On Sat, Sep 09, 2017 at 08:48:19PM +0200, Mateusz Guzik wrote:
>
> Here is a bunch of "./build.sh -j 40 kernel=MYCONF > /dev/null" on stock
> kernel:
> 618.65s user 1097.80s system 2502% cpu 1:08.60 total
[..]
>
> And on kernel with total hacks:
> 594.08s user 693.11s system 2459% cpu 52.331 total
[..]
>
> ======================================
>
> Here is a flamegraph from a fully patched kernel:
>
https://people.freebsd.org/~mjg/netbsd/build-kernel-j40.svg>
> And here are top mutex spinners:
> 59.42 1560022 184255.00 ffffe40138351180 <all>
> 57.52 1538978 178356.84 ffffe40138351180 uvm_fault_internal+7e0
> 1.23 8884 3819.43 ffffe40138351180 uvm_unmap_remove+101
> 0.67 12159 2078.61 ffffe40138351180 cache_lookup+97
>
> (see
https://people.freebsd.org/~mjg/netbsd/build-kernel-j40-lockstat.txt )
>
So I added PoC batching to uvm_fault_lower_lookup and uvm_anon_dispose.
While real time barely moved and %sys is somewhat floating around 630,
I'm happy to inform that wait time on global locks locks dropped
significantly:
46.03 1162651 85410.88 ffffe40127167040 <all>
43.80 1146153 81273.38 ffffe40127167040 uvm_fault_internal+7c0
1.52 7112 2827.06 ffffe40127167040 uvm_unmap_remove+101
0.71 9385 1310.42 ffffe40127167040 cache_lookup+a5
0.00 1 0.01 ffffe40127167040 vfs_vnode_iterator_next1+87
https://people.freebsd.org/~mjg/netbsd/build-kernel-j40-hacks2.svg https://people.freebsd.org/~mjg/netbsd/build-kernel-j40-hacks2-lockstat.txt You can see on the flamegraph that the entire time spent in the page
fault handler dropped and the non-user time shifted to syscall handling.
Specifically, now genfs_lock is a more significant player accounting for
about 8.7% total time (6.6% previously).
Batching can be enabled with:
sysctl -w use_anon_dispose_pagelocked=1
sysctl -w uvm_fault_batch_requeue=1
Mix of total hackery is here:
https://people.freebsd.org/~mjg/netbsd/hacks2.diff I'm quite certain there are other trivial wins in the handler.

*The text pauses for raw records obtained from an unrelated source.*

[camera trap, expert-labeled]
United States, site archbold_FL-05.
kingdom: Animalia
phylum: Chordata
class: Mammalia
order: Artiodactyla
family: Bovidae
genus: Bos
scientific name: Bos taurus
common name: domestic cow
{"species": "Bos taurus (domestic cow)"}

I also noted that mutex_spin_retry routine never lowered spl. I added
total crap support to changing it, but did not measure any difference.

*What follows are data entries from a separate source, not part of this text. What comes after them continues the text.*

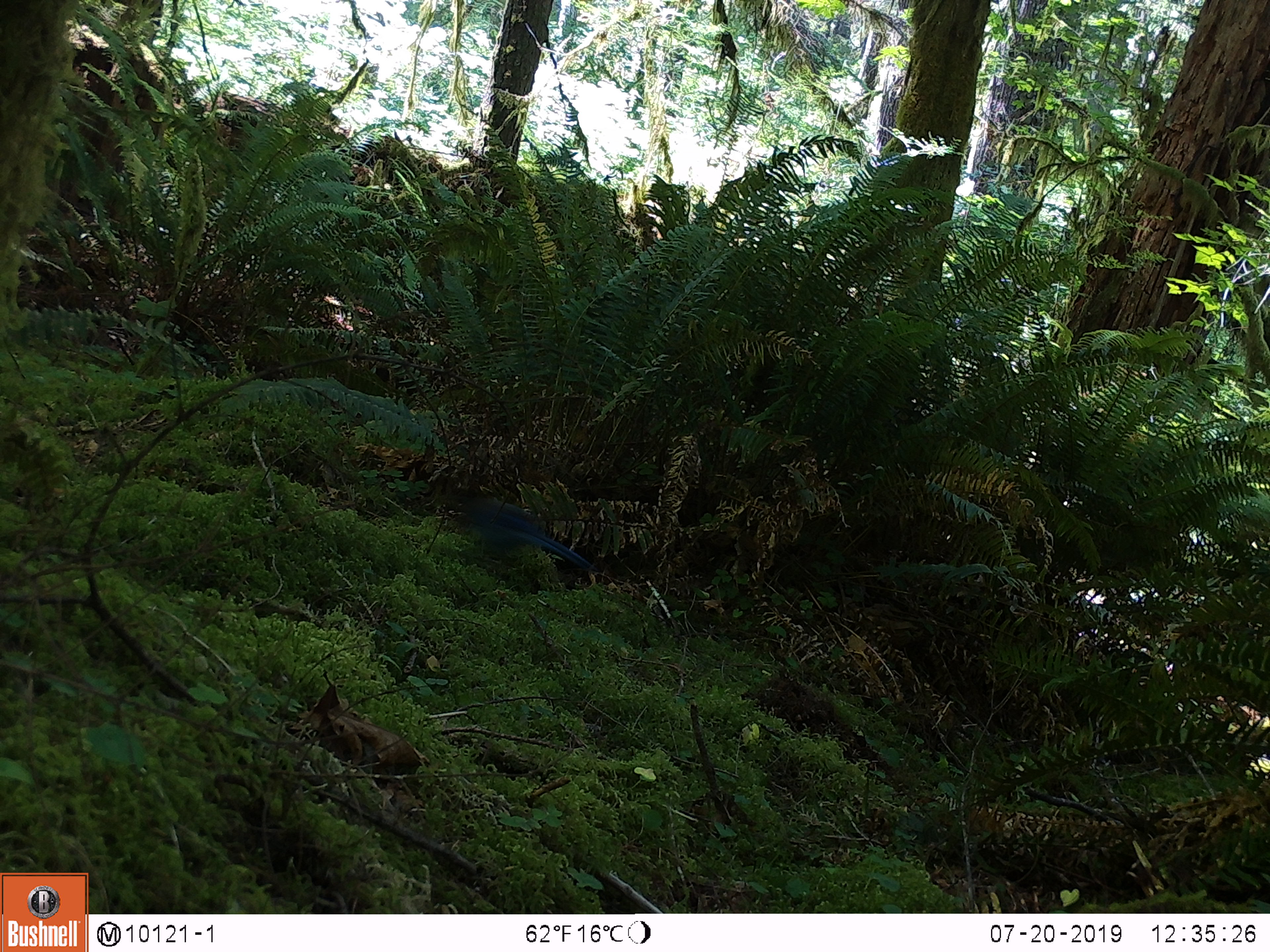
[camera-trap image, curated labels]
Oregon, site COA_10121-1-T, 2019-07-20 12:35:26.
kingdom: Animalia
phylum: Chordata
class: Aves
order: Passeriformes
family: Corvidae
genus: Cyanocitta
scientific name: Cyanocitta stelleri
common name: steller's jay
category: stellers jay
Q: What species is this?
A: Stellers jay (steller's jay) (Cyanocitta stelleri).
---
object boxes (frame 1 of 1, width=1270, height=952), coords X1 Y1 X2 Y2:
stellers jay: 455 486 595 576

There is also a currently wrong hack for the namecache: instead of
taking the interlock, first check if usecount if 0 and if not, try to
bump it by 1. This races with possible transitions to VS_BLLOCKED.
I think the general idea will work fine if the prohibited state will get
embedded into top bits of the v_usecount. Regular bumps will be
unaffected, while cmpxchg like here will automagically fail. There is
only a problem of code reading the count "by hand" which would have to
be updated to mask the bit.
The reason for the hack is that the interlock is in fact the vm obj
lock and it adds tad bit of contention.